Generate Charts Programmatically

from benchbox.core.dataframe import (
    DataFrameBenchmarkSuite,
    DataFrameComparisonPlotter,
)

# Run comparison
suite = DataFrameBenchmarkSuite()
results = suite.run_comparison(["polars-df", "pandas-df"], data_dir)

# Generate charts
plotter = DataFrameComparisonPlotter(results, theme="dark")
exports = plotter.generate_charts(
    output_dir="charts/",
    formats=["png", "html", "svg"],
    dpi=300,
)

for chart_type, paths in exports.items():
    print(f"{chart_type}: {paths}")

Platform Categories

The benchmark suite categorizes platforms by capability:

Category

Platforms

Use Case

Single Node

Polars, Pandas, DataFusion

In-memory analysis, medium datasets

Distributed

PySpark, Dask, Modin

Large datasets, cluster computing

GPU Accelerated

cuDF

CUDA-enabled GPU acceleration

Platform Capabilities

from benchbox.core.dataframe import PLATFORM_CAPABILITIES

for platform, cap in PLATFORM_CAPABILITIES.items():
    features = []
    if cap.supports_lazy:
        features.append("lazy")
    if cap.supports_streaming:
        features.append("streaming")
    if cap.supports_gpu:
        features.append("gpu")
    if cap.supports_distributed:
        features.append("distributed")

    print(f"{platform}: {', '.join(features) or 'standard'}")

Best Practices

1. Start Small

Begin with SF 0.01 to verify everything works:

benchbox compare-dataframes -p polars-df -p pandas-df --scale 0.01

2. Use Multiple Iterations

Reduce variance with multiple iterations:

benchbox compare-dataframes \
  -p polars-df \
  -p pandas-df \
  --iterations 5 \
  --warmup 2

3. Match Your Production Scale

Test at scale factors representative of your production data:

Data Size

Recommended SF

< 1 GB

0.01 - 0.1

1-10 GB

0.1 - 1

10-100 GB

1 - 10

> 100 GB

10+ (distributed platforms)

4. Compare Apples to Apples

When comparing SQL vs DataFrame:

  • Use the same underlying data

  • Same machine/resources

  • Same query semantics

5. Document Your Results

Use markdown output for documentation:

benchbox compare-dataframes \
  -p polars-df \
  -p pandas-df \
  --scale 1 \
  --format markdown \
  --output ./docs/benchmark_results

Interpreting Results

Geometric Mean

The geometric mean provides a single number summarizing performance across all queries.
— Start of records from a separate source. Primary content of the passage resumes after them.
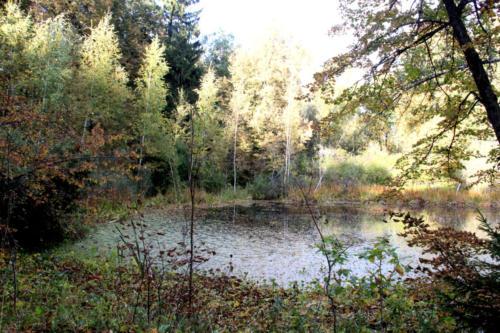 Усадебный пруд (Уникальный поход к могиле Василия Никитича Татищева, фото В.Кузьмин, сентябрь, 2021)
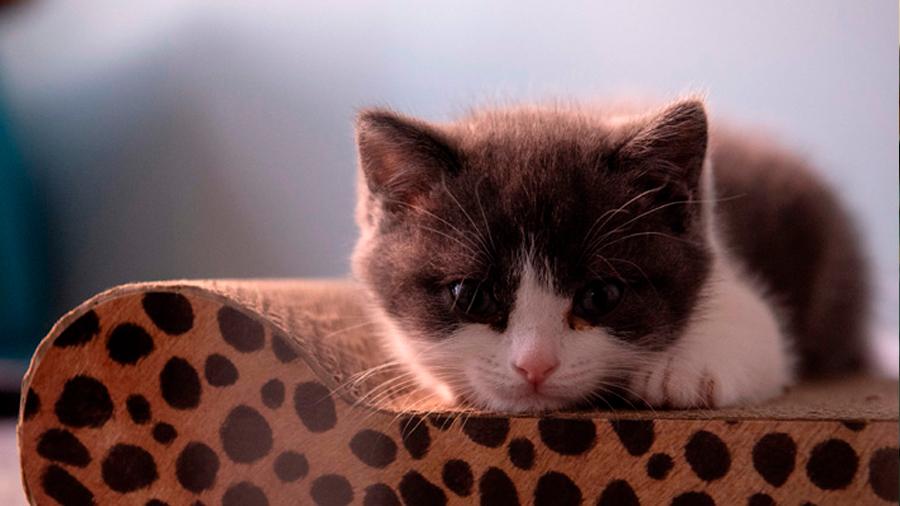 Empresa china logra clonar por primera vez un gato que había fallecido hace siete meses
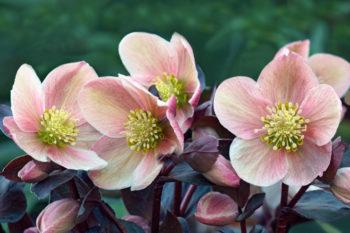 helleborus orientalis - Hortus Focus
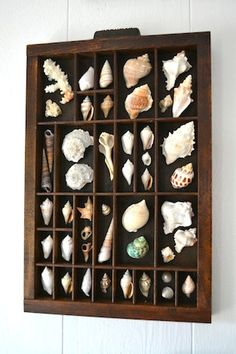 Vintage Type Tray with Shells by ShorelyChic on Etsy, $79.00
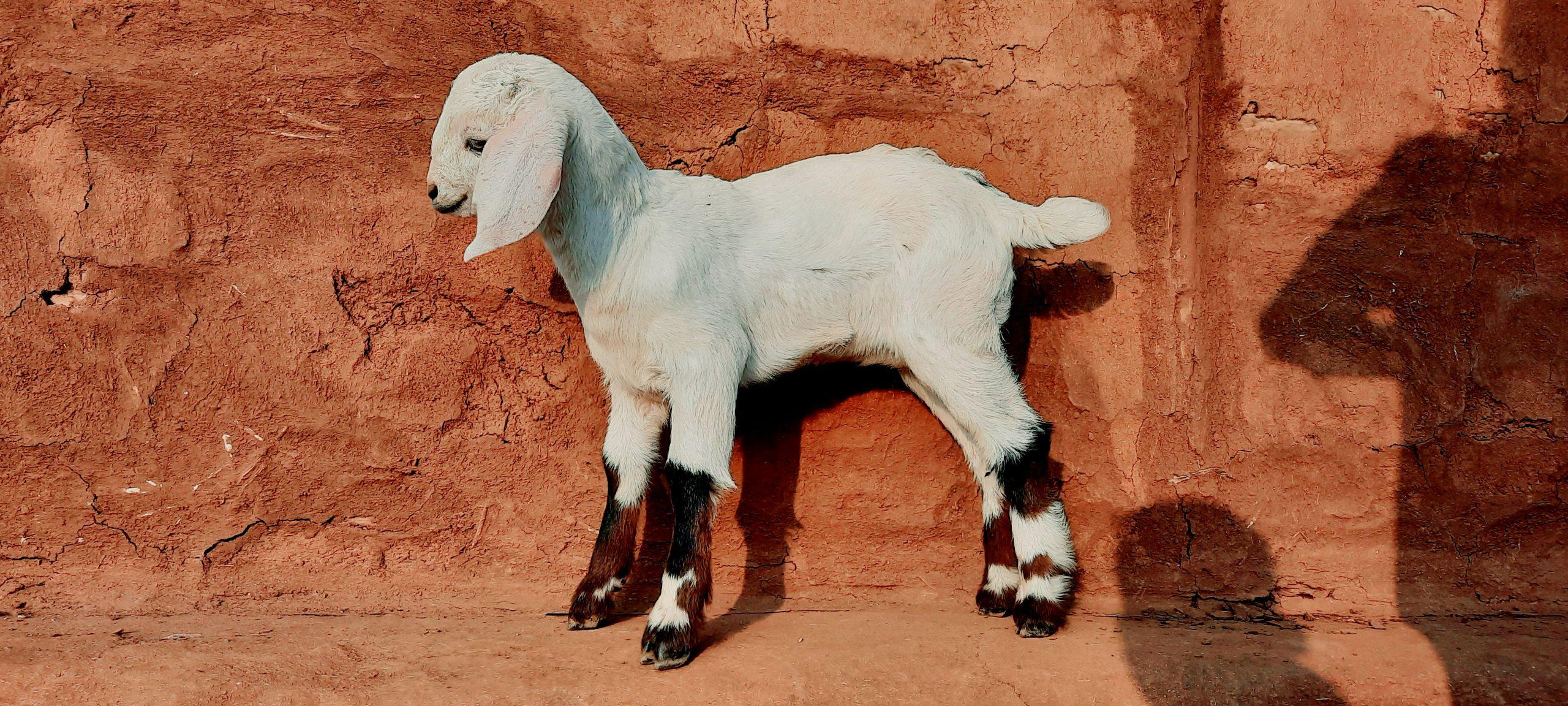 Kid of a goata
Lower is better.

Success Rate

Percentage of queries that completed successfully. 100% expected for production-ready platforms.

Query Winners

Shows which platform was fastest for each query. Useful for identifying platform strengths:

  • Polars often wins aggregation-heavy queries

  • DuckDB may win complex joins

  • Pandas competitive on small datasets

Speedup Ratio

For SQL vs DataFrame comparison:

  • > 1.0: DataFrame faster

  • < 1.0: SQL faster

  • ~1.0: Approximately equal

Troubleshooting

Data Not Found

Error: Data directory not found: benchmark_runs/tpch/sf001/data

Generate data first:

benchbox run --platform duckdb --benchmark tpch --scale 0.01

Platform Not Available

Warning: Platform modin-df not available, skipping

Install the required extra:

uv add benchbox --extra dataframe-modin

Memory Issues at Large Scale

For large scale factors, consider:

  • Using streaming-capable platforms (Polars)

  • Using distributed platforms (PySpark, Dask)

  • Reducing concurrent platforms compared